** Opening INFORMATION SUPPLIED block **

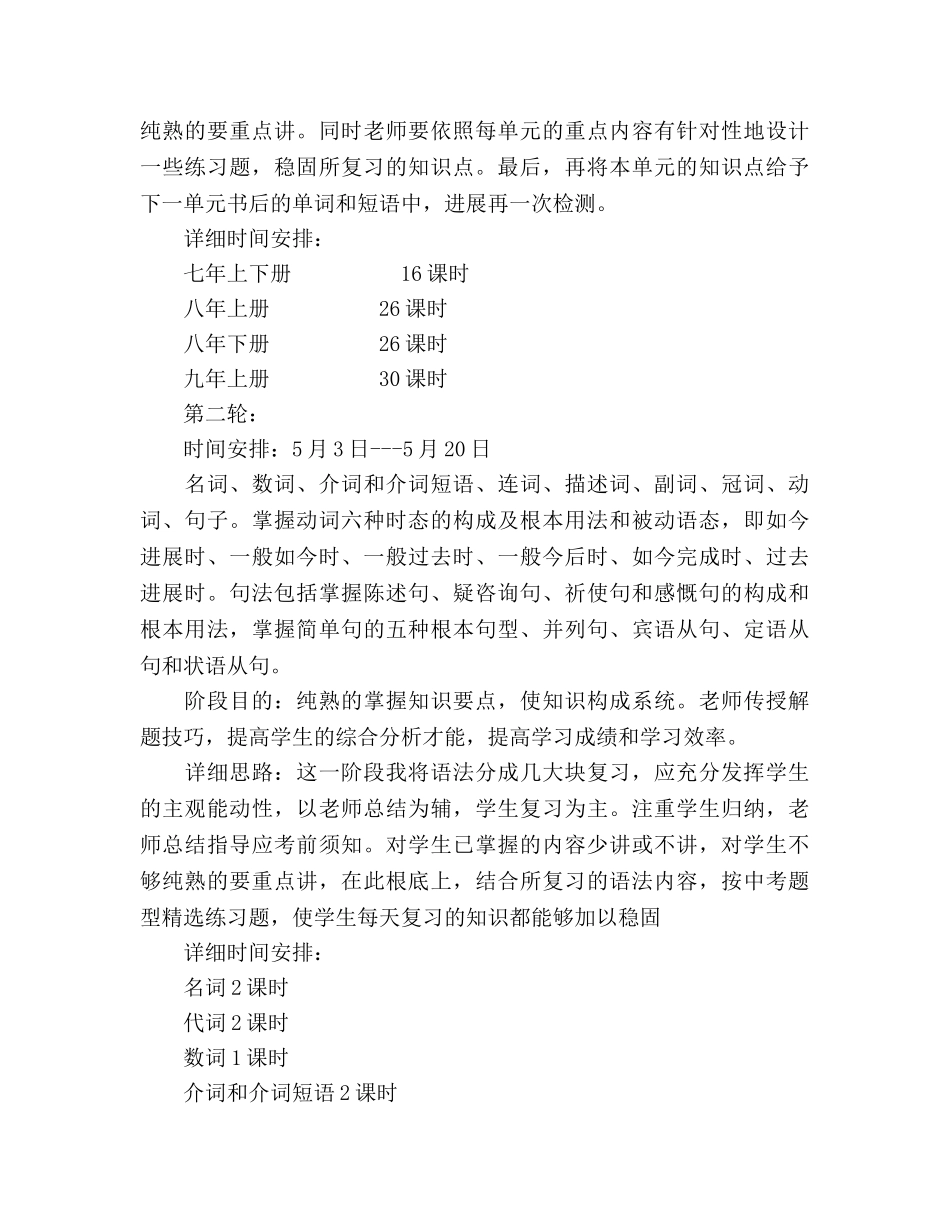 纯熟的要重点讲。同时老师要依照每单元的重点内容有针对性地设计一些练习题，稳固所复习的知识点。最后，再将本单元的知识点给予下一单元书后的单词和短语中，进展再一次检测。

详细时间安排：

七年上下册　　　16 课时

八年上册　　　26 课时

八年下册　　　26 课时

九年上册　　　30 课时

第二轮：

时间安排：5 月 3 日---5 月 20 日

名词、数词、介词和介词短语、连词、描述词、副词、冠词、动词、句子。掌握动词六种时态的构成及根本用法和被动语态，即如今进展时、一般如今时、一般过去时、一般今后时、如今完成时、过去进展时。句法包括掌握陈述句、疑咨询句、祈使句和感慨句的构成和根本用法，掌握简单句的五种根本句型、并列句、宾语从句、定语从句和状语从句。

阶段目的：纯熟的掌握知识要点，使知识构成系统。老师传授解题技巧，提高学生的综合分析才能，提高学习成绩和学习效率。

详细思路：这一阶段我将语法分成几大块复习，应充分发挥学生的主观能动性，以老师总结为辅，学生复习为主。注重学生归纳，老师总结指导应考前须知。对学生已掌握的内容少讲或不讲，对学生不够纯熟的要重点讲，在此根底上，结合所复习的语法内容，按中考题型精选练习题，使学生每天复习的知识都能够加以稳固

详细时间安排：

名词 2 课时

代词 2 课时

数词 1 课时

介词和介词短语 2 课时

** Closing INFORMATION SUPPLIED block **

Your reply should be the lines from the one that contains "七年上下册　　　16 课时" through the end of the listing above, repeated exactly.

七年上下册　　　16 课时

八年上册　　　26 课时

八年下册　　　26 课时

九年上册　　　30 课时

第二轮：

时间安排：5 月 3 日---5 月 20 日

名词、数词、介词和介词短语、连词、描述词、副词、冠词、动词、句子。掌握动词六种时态的构成及根本用法和被动语态，即如今进展时、一般如今时、一般过去时、一般今后时、如今完成时、过去进展时。句法包括掌握陈述句、疑咨询句、祈使句和感慨句的构成和根本用法，掌握简单句的五种根本句型、并列句、宾语从句、定语从句和状语从句。

阶段目的：纯熟的掌握知识要点，使知识构成系统。老师传授解题技巧，提高学生的综合分析才能，提高学习成绩和学习效率。

详细思路：这一阶段我将语法分成几大块复习，应充分发挥学生的主观能动性，以老师总结为辅，学生复习为主。注重学生归纳，老师总结指导应考前须知。对学生已掌握的内容少讲或不讲，对学生不够纯熟的要重点讲，在此根底上，结合所复习的语法内容，按中考题型精选练习题，使学生每天复习的知识都能够加以稳固

详细时间安排：

名词 2 课时

代词 2 课时

数词 1 课时

介词和介词短语 2 课时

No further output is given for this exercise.